Every line of the entries below from the one containing "Glutamate shows no" to the one containing "Answer (YES/NO): YES", both ends included, must be written out exactly. No other line belongs in the answer.

Data excerpts

= Beginning of Section =

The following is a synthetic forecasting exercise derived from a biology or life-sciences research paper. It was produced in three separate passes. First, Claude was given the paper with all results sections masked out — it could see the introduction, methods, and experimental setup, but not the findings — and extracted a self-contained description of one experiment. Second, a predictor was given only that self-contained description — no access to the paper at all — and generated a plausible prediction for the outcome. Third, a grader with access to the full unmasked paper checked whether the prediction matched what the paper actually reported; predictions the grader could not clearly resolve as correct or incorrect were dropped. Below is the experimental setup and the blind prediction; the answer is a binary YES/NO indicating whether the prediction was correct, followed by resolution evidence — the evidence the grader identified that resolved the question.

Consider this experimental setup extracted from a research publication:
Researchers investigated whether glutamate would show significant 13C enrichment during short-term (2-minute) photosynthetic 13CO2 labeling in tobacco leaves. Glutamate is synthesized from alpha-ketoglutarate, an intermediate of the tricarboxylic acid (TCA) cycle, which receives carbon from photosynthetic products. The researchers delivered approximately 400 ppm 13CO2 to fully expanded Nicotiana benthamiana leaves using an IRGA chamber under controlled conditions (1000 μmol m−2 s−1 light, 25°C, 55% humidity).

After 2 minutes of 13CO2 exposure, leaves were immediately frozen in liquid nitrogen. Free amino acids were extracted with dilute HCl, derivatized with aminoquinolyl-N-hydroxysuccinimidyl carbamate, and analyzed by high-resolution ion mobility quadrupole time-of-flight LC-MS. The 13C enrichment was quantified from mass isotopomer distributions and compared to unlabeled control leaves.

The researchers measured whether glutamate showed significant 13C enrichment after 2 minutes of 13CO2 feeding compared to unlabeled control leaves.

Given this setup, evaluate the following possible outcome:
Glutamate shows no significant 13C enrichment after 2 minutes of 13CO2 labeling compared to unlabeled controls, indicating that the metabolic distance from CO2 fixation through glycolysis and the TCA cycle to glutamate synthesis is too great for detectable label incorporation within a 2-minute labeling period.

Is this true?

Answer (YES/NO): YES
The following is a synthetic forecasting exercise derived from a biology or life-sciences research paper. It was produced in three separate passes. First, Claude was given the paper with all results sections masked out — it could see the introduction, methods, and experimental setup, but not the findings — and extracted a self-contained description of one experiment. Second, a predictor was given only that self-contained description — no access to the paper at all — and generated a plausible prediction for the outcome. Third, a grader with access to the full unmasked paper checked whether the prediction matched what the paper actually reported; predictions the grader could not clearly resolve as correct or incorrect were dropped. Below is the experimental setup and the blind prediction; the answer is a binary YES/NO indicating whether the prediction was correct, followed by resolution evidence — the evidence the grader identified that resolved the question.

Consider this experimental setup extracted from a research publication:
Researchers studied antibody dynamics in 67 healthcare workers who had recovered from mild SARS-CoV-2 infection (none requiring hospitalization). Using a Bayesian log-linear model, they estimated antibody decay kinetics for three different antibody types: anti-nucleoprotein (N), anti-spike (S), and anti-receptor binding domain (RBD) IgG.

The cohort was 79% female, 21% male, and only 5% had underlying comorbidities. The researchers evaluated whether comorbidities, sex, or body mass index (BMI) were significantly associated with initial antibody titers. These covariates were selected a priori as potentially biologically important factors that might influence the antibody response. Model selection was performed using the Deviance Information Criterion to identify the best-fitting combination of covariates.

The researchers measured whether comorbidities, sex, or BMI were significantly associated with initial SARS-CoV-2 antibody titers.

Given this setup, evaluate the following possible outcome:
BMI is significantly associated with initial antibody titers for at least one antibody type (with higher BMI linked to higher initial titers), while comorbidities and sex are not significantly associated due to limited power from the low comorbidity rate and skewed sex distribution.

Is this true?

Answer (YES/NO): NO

= End of Section =
= Beginning of Section =

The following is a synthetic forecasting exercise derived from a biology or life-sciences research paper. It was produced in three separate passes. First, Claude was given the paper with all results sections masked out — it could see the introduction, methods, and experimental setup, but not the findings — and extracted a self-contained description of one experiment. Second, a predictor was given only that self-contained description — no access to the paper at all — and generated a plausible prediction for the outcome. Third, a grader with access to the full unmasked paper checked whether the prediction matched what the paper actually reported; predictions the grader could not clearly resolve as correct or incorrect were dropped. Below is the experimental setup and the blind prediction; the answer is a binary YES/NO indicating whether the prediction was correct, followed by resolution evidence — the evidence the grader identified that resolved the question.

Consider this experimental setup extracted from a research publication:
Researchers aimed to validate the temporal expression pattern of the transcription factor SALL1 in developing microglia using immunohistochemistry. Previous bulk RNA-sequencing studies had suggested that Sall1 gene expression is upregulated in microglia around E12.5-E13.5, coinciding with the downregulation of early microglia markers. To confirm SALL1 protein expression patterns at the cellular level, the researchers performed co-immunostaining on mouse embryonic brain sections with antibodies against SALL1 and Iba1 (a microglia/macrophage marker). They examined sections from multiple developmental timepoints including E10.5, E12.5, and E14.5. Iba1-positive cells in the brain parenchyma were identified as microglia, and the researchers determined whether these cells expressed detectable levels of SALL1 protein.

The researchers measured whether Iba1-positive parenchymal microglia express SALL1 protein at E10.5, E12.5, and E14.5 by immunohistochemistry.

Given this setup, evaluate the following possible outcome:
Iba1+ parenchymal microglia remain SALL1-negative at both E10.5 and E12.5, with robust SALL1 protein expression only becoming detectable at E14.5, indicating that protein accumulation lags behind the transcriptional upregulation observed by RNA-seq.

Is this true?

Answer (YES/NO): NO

= End of Section =

Exercise response =
Glutamate shows no significant 13C enrichment after 2 minutes of 13CO2 labeling compared to unlabeled controls, indicating that the metabolic distance from CO2 fixation through glycolysis and the TCA cycle to glutamate synthesis is too great for detectable label incorporation within a 2-minute labeling period.

Is this true?

Answer (YES/NO): YES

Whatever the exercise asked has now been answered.